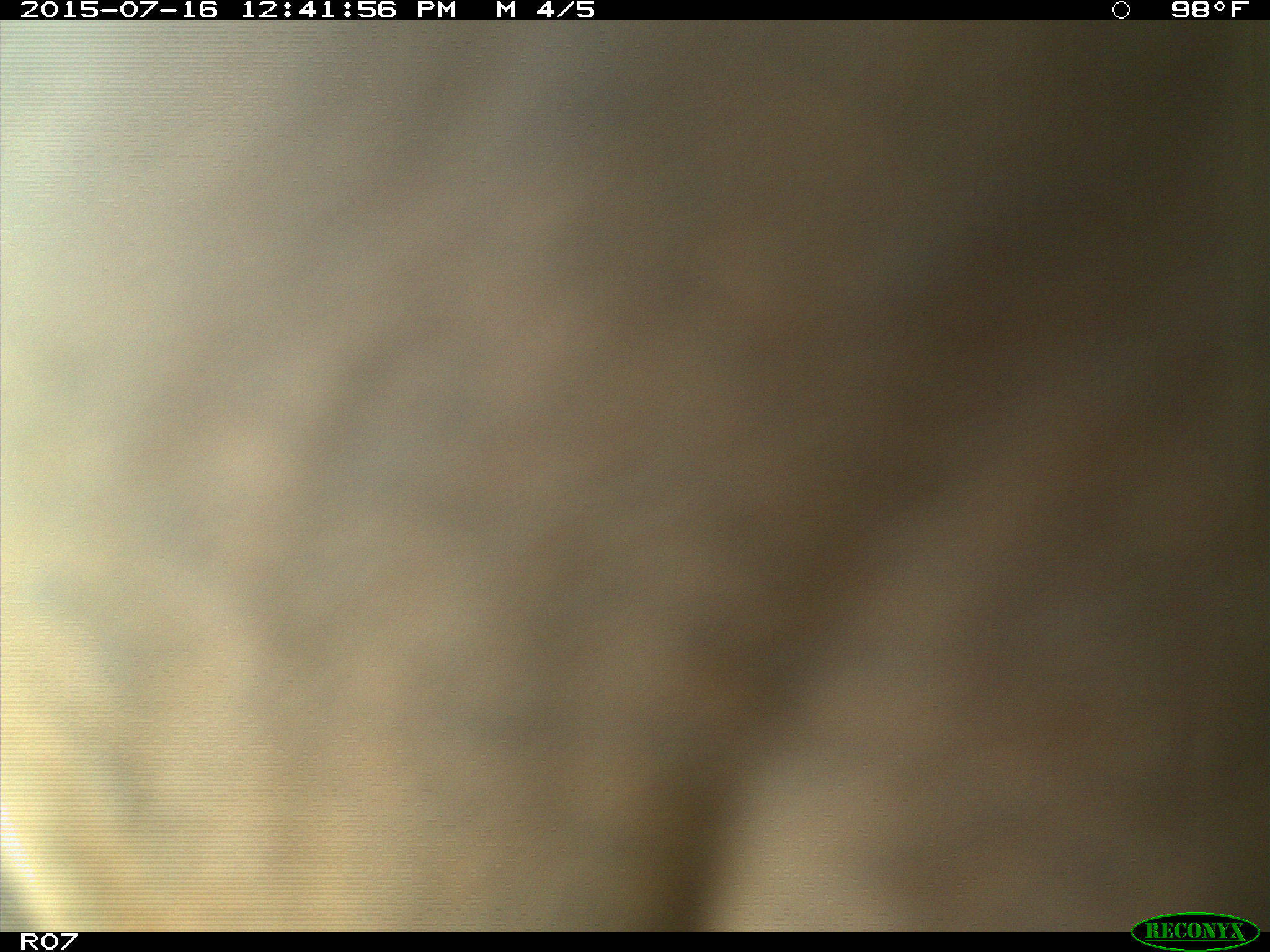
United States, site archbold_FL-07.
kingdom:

_ _ _

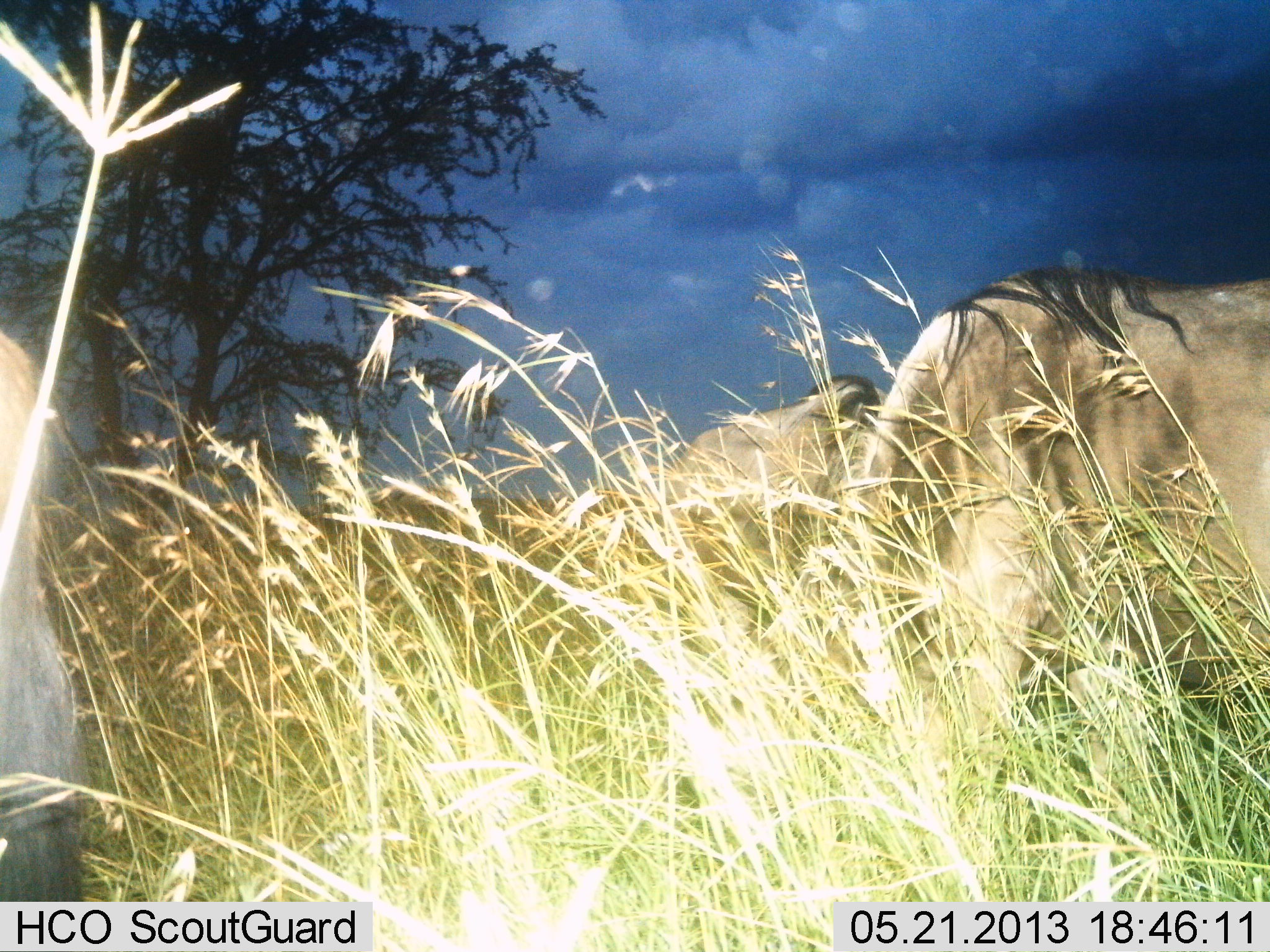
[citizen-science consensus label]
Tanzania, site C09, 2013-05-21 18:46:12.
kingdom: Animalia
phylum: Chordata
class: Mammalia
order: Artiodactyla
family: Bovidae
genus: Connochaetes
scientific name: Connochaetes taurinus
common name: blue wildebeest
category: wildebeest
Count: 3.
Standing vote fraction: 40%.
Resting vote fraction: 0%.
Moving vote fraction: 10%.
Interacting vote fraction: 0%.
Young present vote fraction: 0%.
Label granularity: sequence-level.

_ _ _

**TASK STATEMENT**: Your task is to retype the entries verbatim, starting with the line that holds "category: wildebeest" and stopping after the line that holds "Label granularity: sequence-level.".

**ANSWER FOR THIS EXERCISE**:
category: wildebeest
Count: 3.
Standing vote fraction: 40%.
Resting vote fraction: 0%.
Moving vote fraction: 10%.
Interacting vote fraction: 0%.
Young present vote fraction: 0%.
Label granularity: sequence-level.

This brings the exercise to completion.